Masterpiece or Finger Painting? It's All a Matter of Perspective

By Mandy Boyle
Advertising Sales Manager

A page-turning novel is the sort of thing that brings a sense of accomplishment and satisfaction. You feel pleased about finishing the work so quickly, and every now and then you feel as if what you’ve read was genuinely good. Such a find is rare these days, as most book shelves are flooded with mediocre and cookie cutter pieces.

In the case of Sarah Dunant’s Birth of Venus, the opinion of whether or not it is a page turner relies on the matter of taste and preference.

The story details the growth and self-discovery of Alessandra, a daughter of a fabric merchant in Renaissance Florence. In a time where a woman’s individuality was compromised, the heroine shines through as she takes life in stride, most importantly, on her own terms. Immersed in her artwork, Alessandra begins her development after a young painter, employed by her father, comes to her home, connecting her with the moving qualities found in art, and in life.

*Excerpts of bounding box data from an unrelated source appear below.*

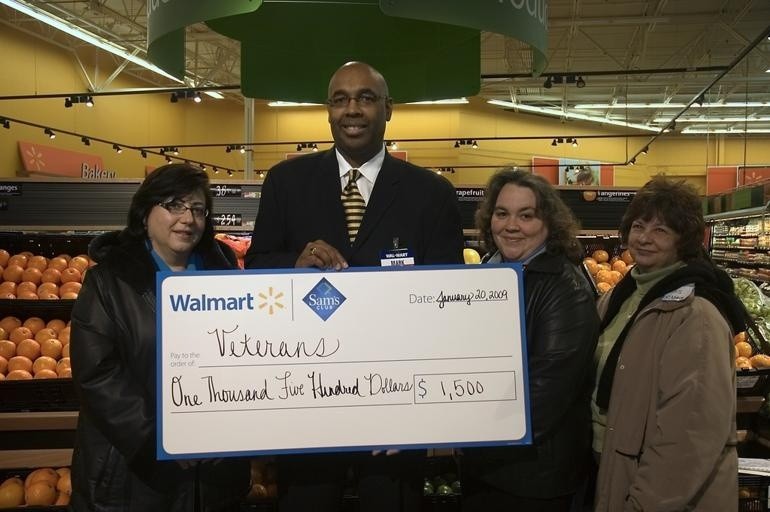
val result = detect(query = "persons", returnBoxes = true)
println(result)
[66,162,254,510]
[591,170,741,512]
[241,59,466,511]
[373,159,603,511]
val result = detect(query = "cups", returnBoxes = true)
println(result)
[327,92,387,109]
[153,199,211,221]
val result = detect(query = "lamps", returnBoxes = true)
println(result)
[141,149,146,157]
[543,76,585,89]
[82,138,89,146]
[187,161,237,173]
[631,159,637,165]
[439,167,454,171]
[114,145,122,152]
[697,96,702,105]
[166,157,171,164]
[225,144,245,153]
[643,148,649,155]
[454,139,478,149]
[2,119,10,128]
[65,95,94,107]
[386,142,396,151]
[566,166,585,173]
[551,138,578,148]
[296,143,318,152]
[46,130,54,138]
[667,123,676,132]
[170,90,201,103]
[160,146,179,154]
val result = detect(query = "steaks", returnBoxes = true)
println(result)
[463,248,480,265]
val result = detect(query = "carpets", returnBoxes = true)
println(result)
[340,168,368,251]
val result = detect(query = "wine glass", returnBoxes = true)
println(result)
[310,246,317,255]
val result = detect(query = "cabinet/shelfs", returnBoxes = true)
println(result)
[0,176,770,512]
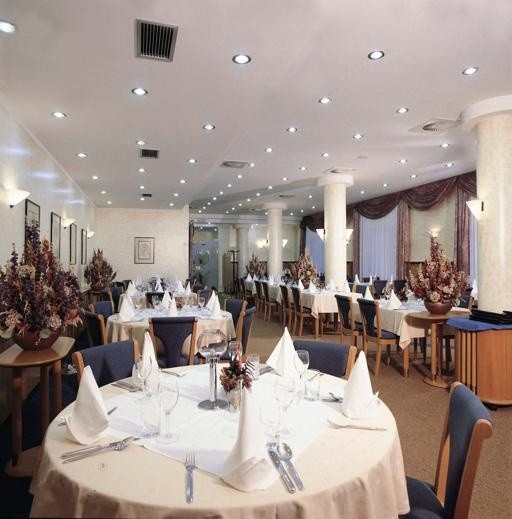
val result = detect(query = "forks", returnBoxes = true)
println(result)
[326,419,388,435]
[184,448,197,504]
[57,405,124,427]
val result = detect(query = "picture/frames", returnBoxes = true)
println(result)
[51,212,61,260]
[70,223,77,265]
[25,198,40,235]
[82,229,87,265]
[134,237,155,264]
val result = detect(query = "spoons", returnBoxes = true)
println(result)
[329,392,345,404]
[59,436,137,465]
[276,442,306,492]
[111,378,142,394]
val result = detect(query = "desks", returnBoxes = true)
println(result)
[0,336,74,477]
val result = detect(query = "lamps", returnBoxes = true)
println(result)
[256,228,354,247]
[6,190,30,207]
[64,219,74,229]
[87,232,95,239]
[466,200,484,221]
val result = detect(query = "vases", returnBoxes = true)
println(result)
[10,323,60,350]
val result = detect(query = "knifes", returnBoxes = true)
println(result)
[268,443,296,493]
[61,435,141,458]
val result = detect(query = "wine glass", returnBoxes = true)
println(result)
[274,377,297,439]
[134,354,153,406]
[121,293,216,322]
[306,281,339,295]
[378,286,422,312]
[129,274,185,292]
[227,340,243,365]
[195,314,232,412]
[293,350,310,396]
[156,381,180,443]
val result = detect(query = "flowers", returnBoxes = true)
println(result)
[84,248,117,287]
[408,234,472,307]
[245,252,267,278]
[0,220,85,346]
[290,246,317,282]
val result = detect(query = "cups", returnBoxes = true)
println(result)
[303,368,321,403]
[245,353,261,381]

Personally, I feel that getting historical fiction right is a rare occurrence, but I mostly read non-fiction and classic literature. However, Dunant does make a commendable effort, recreating Renaissance Florence with vibrant texture. Her use of language in describing Alessandra’s emotions is lovely, but the relationships between her and other characters can get a bit tricky and inconsistent. Granted, the plot twists are a nice touch, but I felt my interest slipping at times. There are many underlying themes, many of which connect to religion in relation to self-discovery. In addition, motifs of art in many mediums, ranging from fabric to flesh, are present. All in all, a worthwhile read.